Alderley Edge, a Cheshire village that’s now home to many a Manchester City / United footballer. Also, back in the day, to a good school friend of mine. His parents had an ultra-modernist house they foolishly bravely opened up for a series of now-legendary teenage parties (Animal House anyone?) Some of which I actually remember. I can certainly still picture the Mission 770 speakers that provided the soundtrack to the festivities. Yes, even then I was drawn to sparkly audio. 

A shame then that I’ve yet to listen to the resurrected 770 introduced by Mission in 2022. Particularly as it garnered critical acclaim, designer Peter Comeau apparently having deployed modern technology well whilst staying faithful to the retro vibe. A trick he repeated shortly after with a new version of the Mission 700 that originally surfaced in 1980.

At £3,300 / £1,300 the 770 and 700 are not unreasonably priced by today’s standards. Mission saw the need (or gap) for a sub-£1,000 model though. Hence today’s unveiling of the Mission 750 at £899. It has no 1980’s forebear but couldn’t be mistaken for anything but a 700 series speaker. From the press release: –

“this is not an update of a prior model plucked from Mission’s past but a new design, sporting classic influences that celebrate Mission’s illustrious heritage”.
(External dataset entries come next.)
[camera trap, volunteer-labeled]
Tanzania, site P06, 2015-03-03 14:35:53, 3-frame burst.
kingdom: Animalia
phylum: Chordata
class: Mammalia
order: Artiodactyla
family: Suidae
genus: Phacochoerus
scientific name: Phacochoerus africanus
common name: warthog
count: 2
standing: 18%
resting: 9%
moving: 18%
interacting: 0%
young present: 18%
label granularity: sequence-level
Described as a classic ‘bookshelf’ speaker, the 750 is small but not tiny at 355x216x270mm (HWD). So big bookshelves then. Or more likely, on stands with a bit of room to breathe. Hence Mission also introducing the Stance stands, very reasonably priced at £129 a pair. 

The 750’s engineering draws heavily on its larger siblings, scaled down to suit the smaller speaker. As with the 770 and 700 the mid/bass unit (5.25” for the 750) is made from polypropylene loaded with minerals to make it stiffer. It sports a specially designed motor system and rigid die-cast chassis though to cater for the smaller dimensions of the 750. 

The 1.25” soft-dome tweeter is backed by a damped rear chamber that pushes the fundamental resonance out of harm’s way. And, unusually for some but not for Mission, the tweeter sits below the mid/bass driver to aid time alignment. This purportedly improves imaging and helps provide a coherent and transparent sound.

A reflex port on the rear helps extend bass to a claimed 42Hz in-room / 48 Hz at -3dB. Both of which seem a little optimistic for a small speaker, we shall see. Nominal impedance is 6Ω, falling to 4.6Ω minimum, whilst sensitivity is 86dB. So perhaps not the easiest speaker to drive. Although Mission recommends amplifiers from 25W upwards, so maybe also not too difficult.

The speaker is available from mid-April in a choice of walnut or black wood veneer. Both finishes are fronted by the trademark 700 series white baffle with its prominent Mission logo. 

Overall the 750 looks an interesting model, its price point putting it up against some serious competition. It’s also a slam dunk for our forthcoming series of circa £1,000 standmount reviews, so we’ve requested a pair. And frankly, we’re looking forward to listening to them. Now where did I put that toga?